Hey! Watch whom you're trying to ride, buddy! And I'm not "yours", neither.

Eeesh....
HealingMindN
3 / 5 (4) Jan 11, 2011
Imagine if Takano was a health nut. Then we would know the effects of all kinds of fruit juice and milk on superconductivity. He's a lush, so he should have tried soaking the materials in his piss.
CarolinaScotsman
4.7 / 5 (12) Jan 11, 2011
I too became a super condutor when soaked in alcohol but the railroad company wouldn't hire me.
gmurphy
5 / 5 (9) Jan 12, 2011
The full story was on New Scientist. One of his students left a ceramic sample exposed to air for over a month. When they tested the sample it had much better super-conducting characteristics. They isolated the cause to water molecules which had contaminated the sample. So, like good scientists, they duly went about "contaminating" their ceramic samples with everything they could thing of. As it turned out, red wine had one of the best effects. Strange, but true.
Tesla444
4 / 5 (1) Jan 12, 2011
Thanks gmurphy: Apparently PhysOrg isn't the only one who doesn't bother to do a little research on the article contents.
Tesla444
4 / 5 (1) Jan 12, 2011
Sometime serendipity actual does advance Science. This may be one of those events. To dismiss the possibility without ANY attempt to get more information is VERY unscientific which I thought PhysOrg readers were generally good at defending.
scenage
4 / 5 (1) Jan 12, 2011
The full story was on New Scientist. One of his students left a ceramic sample exposed to air for over a month. When they tested the sample it had much better super-conducting characteristics. They isolated the cause to water molecules which had contaminated the sample. So, like good scientists, they duly went about "contaminating" their ceramic samples with everything they could thing of. As it turned out, red wine had one of the best effects. Strange, but true.

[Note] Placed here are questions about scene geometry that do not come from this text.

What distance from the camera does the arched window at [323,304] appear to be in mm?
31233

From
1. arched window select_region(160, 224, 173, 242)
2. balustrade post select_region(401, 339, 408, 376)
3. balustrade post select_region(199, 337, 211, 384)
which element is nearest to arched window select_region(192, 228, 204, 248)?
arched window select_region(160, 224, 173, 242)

Antioxidants of course! :P
Ricochet
4.3 / 5 (3) Jan 14, 2011
I seem to remember the creation of a certain infinite improbability drive after such a party...
neiorah
1.5 / 5 (2) Jan 17, 2011
Alcohol may be good for something after all besides killing humans.
BrianH
1 / 5 (1) Jan 18, 2011
It's not so much the alcohol as the "contaminants" that help with oxidization. So it's the pro-oxidants, not the anti-oxidants at work!